--- START Records for the exercise ---

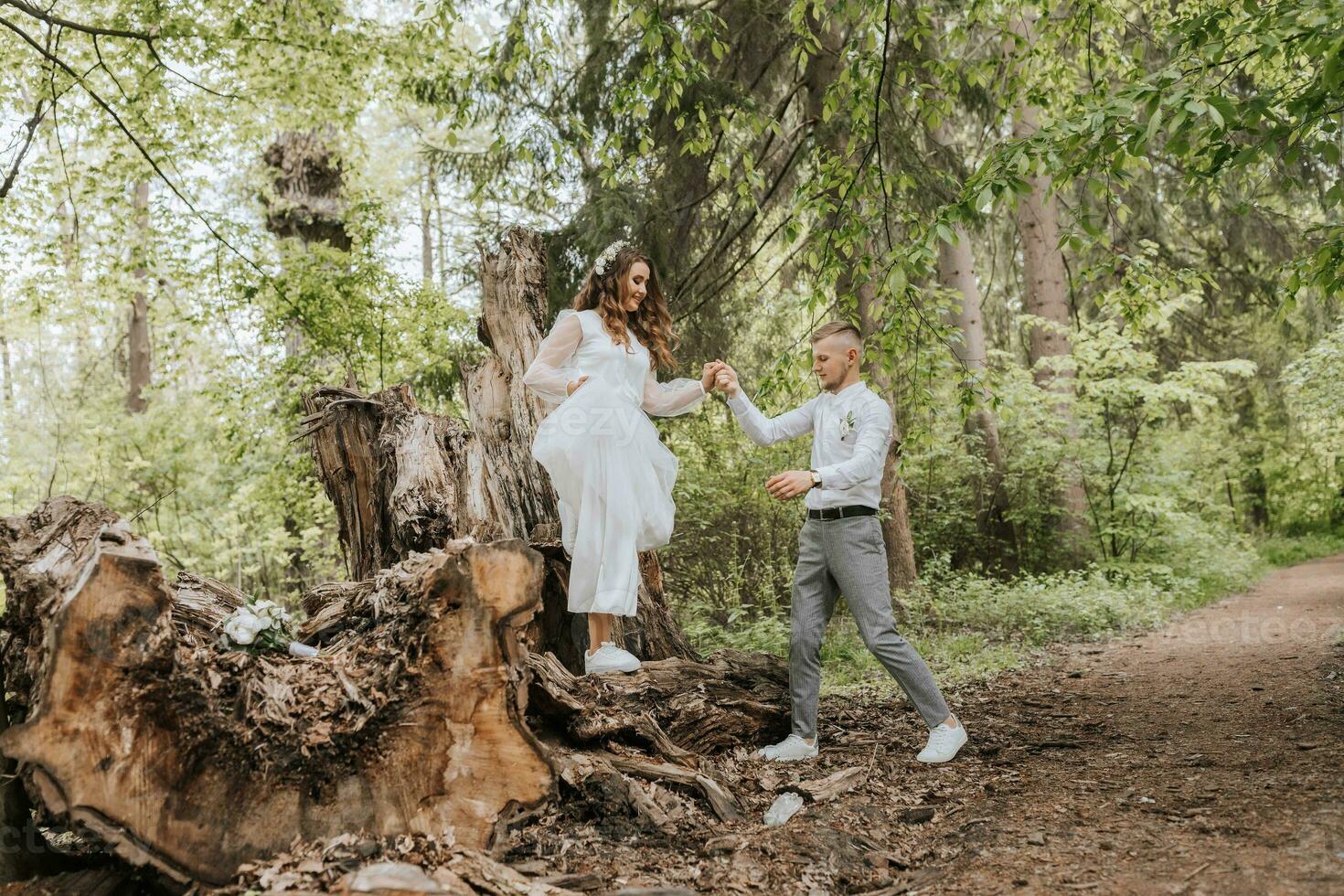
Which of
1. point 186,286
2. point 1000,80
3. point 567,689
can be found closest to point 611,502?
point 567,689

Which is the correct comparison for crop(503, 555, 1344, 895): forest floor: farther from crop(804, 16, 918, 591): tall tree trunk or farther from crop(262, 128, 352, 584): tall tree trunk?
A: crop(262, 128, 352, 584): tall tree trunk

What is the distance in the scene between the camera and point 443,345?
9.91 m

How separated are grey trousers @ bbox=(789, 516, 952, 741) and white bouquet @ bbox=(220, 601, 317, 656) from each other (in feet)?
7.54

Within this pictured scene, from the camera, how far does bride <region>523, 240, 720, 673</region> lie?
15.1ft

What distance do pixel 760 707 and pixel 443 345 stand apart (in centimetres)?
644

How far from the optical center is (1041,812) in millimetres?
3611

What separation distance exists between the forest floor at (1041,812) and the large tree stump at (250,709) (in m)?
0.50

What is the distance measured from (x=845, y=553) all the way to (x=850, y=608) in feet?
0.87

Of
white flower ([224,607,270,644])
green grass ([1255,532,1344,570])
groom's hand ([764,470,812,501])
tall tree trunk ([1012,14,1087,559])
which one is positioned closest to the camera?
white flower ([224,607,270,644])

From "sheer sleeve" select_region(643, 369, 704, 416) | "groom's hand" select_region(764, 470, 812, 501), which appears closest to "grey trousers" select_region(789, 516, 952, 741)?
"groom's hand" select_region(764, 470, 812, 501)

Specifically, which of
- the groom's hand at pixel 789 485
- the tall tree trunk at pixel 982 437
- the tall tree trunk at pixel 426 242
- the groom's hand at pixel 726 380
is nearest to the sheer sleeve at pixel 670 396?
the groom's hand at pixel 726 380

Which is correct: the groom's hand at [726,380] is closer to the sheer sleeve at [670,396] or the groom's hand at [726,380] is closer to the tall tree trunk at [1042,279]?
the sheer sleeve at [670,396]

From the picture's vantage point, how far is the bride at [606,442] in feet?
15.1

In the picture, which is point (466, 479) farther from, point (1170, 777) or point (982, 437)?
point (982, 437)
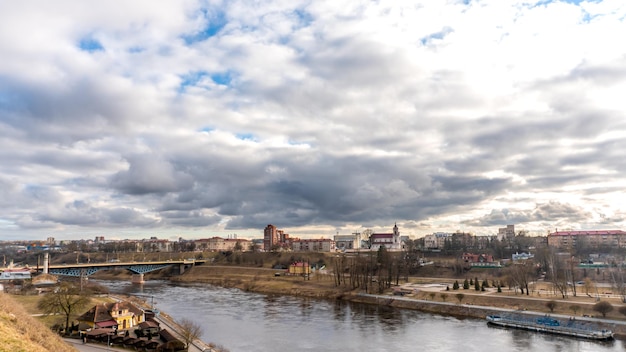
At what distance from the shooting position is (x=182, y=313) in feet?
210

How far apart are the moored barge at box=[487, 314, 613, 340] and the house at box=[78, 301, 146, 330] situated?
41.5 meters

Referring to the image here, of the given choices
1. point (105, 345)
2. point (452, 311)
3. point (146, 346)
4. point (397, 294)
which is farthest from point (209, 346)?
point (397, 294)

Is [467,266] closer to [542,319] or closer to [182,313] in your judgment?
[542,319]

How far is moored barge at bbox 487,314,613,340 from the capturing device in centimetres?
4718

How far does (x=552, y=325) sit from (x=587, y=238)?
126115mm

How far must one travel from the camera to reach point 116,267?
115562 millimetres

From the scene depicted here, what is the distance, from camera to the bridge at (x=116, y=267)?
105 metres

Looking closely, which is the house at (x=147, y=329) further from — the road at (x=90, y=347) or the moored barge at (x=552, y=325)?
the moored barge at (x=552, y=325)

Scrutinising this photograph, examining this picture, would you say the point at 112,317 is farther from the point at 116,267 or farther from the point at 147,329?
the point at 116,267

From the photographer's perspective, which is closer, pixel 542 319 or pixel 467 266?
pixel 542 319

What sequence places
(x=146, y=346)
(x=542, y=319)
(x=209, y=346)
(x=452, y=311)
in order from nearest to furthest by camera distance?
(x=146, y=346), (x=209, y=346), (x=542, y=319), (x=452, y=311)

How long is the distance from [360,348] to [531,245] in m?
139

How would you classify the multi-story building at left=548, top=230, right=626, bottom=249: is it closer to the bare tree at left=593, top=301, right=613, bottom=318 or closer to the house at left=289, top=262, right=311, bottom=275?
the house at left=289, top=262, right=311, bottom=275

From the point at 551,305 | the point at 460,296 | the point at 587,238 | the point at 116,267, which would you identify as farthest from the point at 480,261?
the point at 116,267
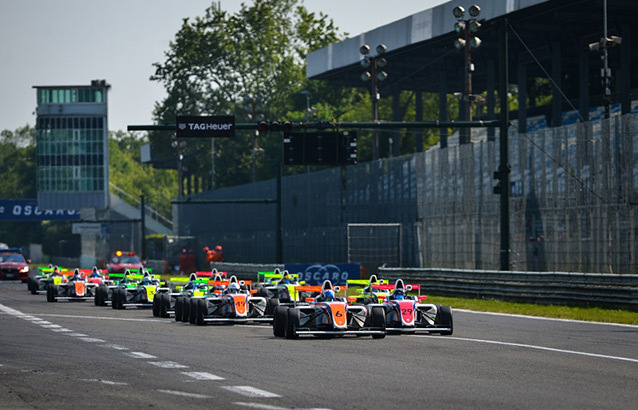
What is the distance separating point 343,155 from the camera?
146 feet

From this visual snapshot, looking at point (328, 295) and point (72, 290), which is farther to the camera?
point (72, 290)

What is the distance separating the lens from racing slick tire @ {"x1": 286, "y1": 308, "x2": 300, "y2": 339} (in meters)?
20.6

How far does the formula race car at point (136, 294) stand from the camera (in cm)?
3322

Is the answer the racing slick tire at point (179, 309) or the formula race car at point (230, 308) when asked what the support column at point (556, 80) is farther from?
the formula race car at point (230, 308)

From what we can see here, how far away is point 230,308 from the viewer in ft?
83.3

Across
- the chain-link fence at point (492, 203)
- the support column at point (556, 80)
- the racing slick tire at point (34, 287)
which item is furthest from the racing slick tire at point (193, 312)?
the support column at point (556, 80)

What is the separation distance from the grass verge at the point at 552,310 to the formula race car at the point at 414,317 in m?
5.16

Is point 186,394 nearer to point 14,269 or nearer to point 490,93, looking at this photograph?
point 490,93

--- END Records for the exercise ---

▶ **Task requirements**:
Change "forest floor" to "woodland ground" throughout the records above, leaving every other word as it is, and omit the pictures from your answer.

▶ **Full output**:
Which of
1. point 186,286
2. point 1000,80
3. point 567,689
can be found closest to point 611,502?
point 567,689

Which is the correct comparison for crop(503, 555, 1344, 895): woodland ground: farther from crop(804, 16, 918, 591): tall tree trunk or farther from crop(262, 128, 352, 584): tall tree trunk?
A: crop(262, 128, 352, 584): tall tree trunk

What is the distance in the scene between the camera and point 443,345?
9.91 m

How separated are grey trousers @ bbox=(789, 516, 952, 741) and white bouquet @ bbox=(220, 601, 317, 656) from each other (in feet)?
7.54

Within this pictured scene, from the camera, how far does bride <region>523, 240, 720, 673</region> lie?
15.1ft

What distance do pixel 760 707 and pixel 443 345 stand apart (in centimetres)?
644

How far from the optical center is (1041,812) in millimetres?
3611

What separation distance exists between the woodland ground at (1041,812) and the large tree stump at (250,709) (in m)?
0.50

What is the distance measured from (x=845, y=553) all the way to (x=850, y=608) in feet?
0.87

Of
white flower ([224,607,270,644])
green grass ([1255,532,1344,570])
groom's hand ([764,470,812,501])
tall tree trunk ([1012,14,1087,559])
which one is positioned closest to the camera?
white flower ([224,607,270,644])

From "sheer sleeve" select_region(643, 369, 704, 416) | "groom's hand" select_region(764, 470, 812, 501), which appears closest to "grey trousers" select_region(789, 516, 952, 741)?
"groom's hand" select_region(764, 470, 812, 501)

Specifically, which of
- the groom's hand at pixel 789 485
- the tall tree trunk at pixel 982 437
- the tall tree trunk at pixel 426 242
- the groom's hand at pixel 726 380
is nearest to the sheer sleeve at pixel 670 396?
the groom's hand at pixel 726 380

Which is correct: the groom's hand at [726,380] is closer to the sheer sleeve at [670,396] or the groom's hand at [726,380] is closer to the tall tree trunk at [1042,279]?
the sheer sleeve at [670,396]

From the picture's vantage point, how far is the bride at [606,442] in feet?
15.1

In the picture, which is point (466, 479) farther from, point (1170, 777) or point (982, 437)?
point (982, 437)
At what distance from the shooting position is (x=182, y=313) in feet?
210

How far apart are the moored barge at box=[487, 314, 613, 340] and the house at box=[78, 301, 146, 330] situated?
41.5 meters

Referring to the image here, of the given choices
1. point (105, 345)
2. point (452, 311)
3. point (146, 346)
4. point (397, 294)
which is farthest from point (209, 346)?
point (397, 294)

Is [467,266] closer to [542,319] or closer to [182,313] in your judgment?
[542,319]

How far is moored barge at bbox 487,314,613,340 from the capturing device in centimetres?
4718

How far does (x=552, y=325) sit from (x=587, y=238)?
126115mm

How far must one travel from the camera to reach point 116,267?
115562 millimetres

From the scene depicted here, what is the distance, from camera to the bridge at (x=116, y=267)?
105 metres

Looking closely, which is the house at (x=147, y=329) further from — the road at (x=90, y=347) or the moored barge at (x=552, y=325)?
the moored barge at (x=552, y=325)

Scrutinising this photograph, examining this picture, would you say the point at 112,317 is farther from the point at 116,267 or farther from the point at 147,329?
the point at 116,267

From the photographer's perspective, which is closer, pixel 542 319 or pixel 467 266?
pixel 542 319

What sequence places
(x=146, y=346)
(x=542, y=319)
(x=209, y=346)
(x=452, y=311)
in order from nearest to furthest by camera distance?
(x=146, y=346), (x=209, y=346), (x=542, y=319), (x=452, y=311)

How long is the distance from [360,348] to [531,245] in m?
139

How would you classify the multi-story building at left=548, top=230, right=626, bottom=249: is it closer to the bare tree at left=593, top=301, right=613, bottom=318 or closer to the house at left=289, top=262, right=311, bottom=275?
the house at left=289, top=262, right=311, bottom=275

From the point at 551,305 | the point at 460,296 | the point at 587,238 | the point at 116,267, which would you identify as farthest from the point at 480,261?
the point at 116,267
What is the distance separating point 343,155 from the camera?
146 feet

From this visual snapshot, looking at point (328, 295) and point (72, 290), which is farther to the camera?
point (72, 290)

What is the distance separating the lens from racing slick tire @ {"x1": 286, "y1": 308, "x2": 300, "y2": 339} (in meters)?
20.6

How far does the formula race car at point (136, 294) stand from the camera (in cm)?
3322

Is the answer the racing slick tire at point (179, 309) or the formula race car at point (230, 308) when asked what the support column at point (556, 80) is farther from?
the formula race car at point (230, 308)

From what we can see here, how far away is point 230,308 from the viewer in ft?
83.3

Across
- the chain-link fence at point (492, 203)
- the support column at point (556, 80)
- the racing slick tire at point (34, 287)
which item is furthest from the racing slick tire at point (193, 312)?
the support column at point (556, 80)

What is the separation distance from the grass verge at the point at 552,310 to the formula race car at the point at 414,317 in m?
5.16

Is point 186,394 nearer to point 14,269 or nearer to point 490,93, looking at this photograph?
point 490,93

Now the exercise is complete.